THE BRIDE AND GROOM

During our downsizing these two dolls tumbled out of a box. I had to smile when I saw them. They were the bride and groom that stood stark naked atop our wedding cake 38 years ago.

On a Friday afternoon, all those years ago, a Justice of the Peace married us at the courthouse and two days later we rented the gym in the local recreation center on Potrerro Hill and catered our own reception with cheese, cold cuts and delicious crusty sourdough bread. We bought champagne from a small wine store that sold only local wines. We bought so much champagne in fact that everyone had her or his own bottle. By the end of the affair people were either carrying their half full bottle home with them or leaving an empty bottle behind and were seriously looking for a designated driver.

A friend offered to take photos, while a jazz singing friend brought her band and she became the entertainment. Someone brought flowers and decorated the place and Molly, a neighbor, volunteered to make our wedding cake.

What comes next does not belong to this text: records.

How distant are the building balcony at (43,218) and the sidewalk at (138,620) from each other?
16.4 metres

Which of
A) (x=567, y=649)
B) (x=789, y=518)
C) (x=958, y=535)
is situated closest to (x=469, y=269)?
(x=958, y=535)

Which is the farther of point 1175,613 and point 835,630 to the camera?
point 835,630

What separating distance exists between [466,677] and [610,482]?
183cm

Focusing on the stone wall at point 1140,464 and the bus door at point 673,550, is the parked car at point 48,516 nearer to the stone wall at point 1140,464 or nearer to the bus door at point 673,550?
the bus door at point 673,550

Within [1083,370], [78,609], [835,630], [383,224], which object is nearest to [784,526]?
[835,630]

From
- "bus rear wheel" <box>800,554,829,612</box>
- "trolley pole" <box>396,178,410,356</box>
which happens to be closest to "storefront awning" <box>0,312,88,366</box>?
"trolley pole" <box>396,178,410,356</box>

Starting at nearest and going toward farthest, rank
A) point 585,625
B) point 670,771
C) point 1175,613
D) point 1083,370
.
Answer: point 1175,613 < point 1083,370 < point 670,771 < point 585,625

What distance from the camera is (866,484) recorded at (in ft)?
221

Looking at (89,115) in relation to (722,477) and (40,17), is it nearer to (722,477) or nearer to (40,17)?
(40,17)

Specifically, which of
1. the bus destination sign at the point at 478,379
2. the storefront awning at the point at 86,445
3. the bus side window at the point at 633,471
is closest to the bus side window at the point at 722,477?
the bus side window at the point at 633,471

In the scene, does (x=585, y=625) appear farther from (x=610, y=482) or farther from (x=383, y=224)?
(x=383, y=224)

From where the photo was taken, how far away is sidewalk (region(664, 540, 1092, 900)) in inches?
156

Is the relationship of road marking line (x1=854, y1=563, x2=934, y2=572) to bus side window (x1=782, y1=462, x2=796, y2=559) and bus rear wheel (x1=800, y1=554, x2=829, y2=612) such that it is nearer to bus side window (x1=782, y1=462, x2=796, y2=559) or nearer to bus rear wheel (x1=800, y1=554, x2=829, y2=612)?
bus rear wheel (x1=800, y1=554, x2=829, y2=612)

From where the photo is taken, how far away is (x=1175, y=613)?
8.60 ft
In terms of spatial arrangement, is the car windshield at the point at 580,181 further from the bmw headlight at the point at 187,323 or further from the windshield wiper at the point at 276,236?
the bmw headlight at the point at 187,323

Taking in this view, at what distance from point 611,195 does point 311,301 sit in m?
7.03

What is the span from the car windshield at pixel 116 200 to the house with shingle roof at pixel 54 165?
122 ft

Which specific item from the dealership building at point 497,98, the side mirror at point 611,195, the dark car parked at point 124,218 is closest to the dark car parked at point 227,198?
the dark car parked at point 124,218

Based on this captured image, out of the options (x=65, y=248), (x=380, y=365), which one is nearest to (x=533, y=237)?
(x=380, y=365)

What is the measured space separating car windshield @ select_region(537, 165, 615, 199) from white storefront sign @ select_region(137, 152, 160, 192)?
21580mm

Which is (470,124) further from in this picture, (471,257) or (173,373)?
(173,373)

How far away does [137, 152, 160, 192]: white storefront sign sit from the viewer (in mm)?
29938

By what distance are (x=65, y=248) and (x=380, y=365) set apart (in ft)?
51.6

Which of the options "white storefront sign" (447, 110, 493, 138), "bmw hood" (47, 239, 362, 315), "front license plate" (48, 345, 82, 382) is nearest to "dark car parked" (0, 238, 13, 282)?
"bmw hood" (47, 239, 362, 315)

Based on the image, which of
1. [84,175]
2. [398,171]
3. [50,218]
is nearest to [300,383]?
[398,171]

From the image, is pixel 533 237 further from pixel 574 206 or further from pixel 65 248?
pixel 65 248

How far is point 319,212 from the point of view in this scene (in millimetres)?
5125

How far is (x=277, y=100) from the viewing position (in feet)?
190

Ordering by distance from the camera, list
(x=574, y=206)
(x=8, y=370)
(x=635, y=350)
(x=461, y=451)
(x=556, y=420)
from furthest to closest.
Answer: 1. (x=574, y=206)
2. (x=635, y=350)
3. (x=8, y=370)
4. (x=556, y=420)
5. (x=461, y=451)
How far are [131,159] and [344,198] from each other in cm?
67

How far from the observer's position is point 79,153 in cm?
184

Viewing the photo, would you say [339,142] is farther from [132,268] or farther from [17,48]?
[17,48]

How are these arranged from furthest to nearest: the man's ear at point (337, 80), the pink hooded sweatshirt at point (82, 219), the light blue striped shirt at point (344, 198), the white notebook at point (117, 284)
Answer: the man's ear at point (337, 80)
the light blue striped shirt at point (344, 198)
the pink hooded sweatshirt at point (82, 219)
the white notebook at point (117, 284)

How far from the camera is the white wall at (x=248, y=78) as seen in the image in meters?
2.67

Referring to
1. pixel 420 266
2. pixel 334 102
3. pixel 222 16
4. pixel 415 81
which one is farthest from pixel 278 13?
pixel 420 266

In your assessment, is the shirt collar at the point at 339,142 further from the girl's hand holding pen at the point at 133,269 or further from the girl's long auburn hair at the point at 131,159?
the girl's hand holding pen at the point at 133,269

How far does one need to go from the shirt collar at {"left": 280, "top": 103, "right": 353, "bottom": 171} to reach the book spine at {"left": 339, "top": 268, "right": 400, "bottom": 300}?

It was a beautiful day, as lovely as any I had ever seen in San Francisco. The sky was a brilliant blue; the air filled with the smell of honeysuckle and a slight crisp scent of the Pacific Ocean that can sometimes drift over the hills, reaching the Mission district with one valiant whiff before it thins out and pushes on across the Bay.

We had great fun that day. Everyone danced while the children ran and played tag on the huge basketball court.

And then it was time to cut and eat the cake. I don’t remember exactly what flavors, but I seem to recollect the layers were a mix of lemon, vanilla and chocolate.

Molly the woman who baked the cake was a shy mom with a two-year-old son who had more energy than any child I have yet to meet. And he was a mischief-maker, always seeming to be looking for new and exciting things to do.  Frequently while walking with his mother he’d wiggle out of her grip, make a dash for a busy street, and every time, miraculously, someone, sometimes a stranger, sometimes a local merchant managed to grab the child before he stepped off the curb and into the traffic.

The bride and groom dolls remind me of something else. They remind me of a tragedy. About a year after our wedding reception Molly and her little boy moved in with her parents in Southern California. I did not get the story first hand, but heard it from someone who knew someone who kept in touch with the shy baker. It seems that the little boy, now nearly four years old wandered in to his grandfather’s garage, climbed into an empty trunk and the lid slammed shut.

The search for the child went on for hours and into the evening. But the child suffocated before he was discovered. I look at the dolls and a whisper of a shadow creeps across my shoulders and I want to extend my hand and grab the child before he reaches the curb.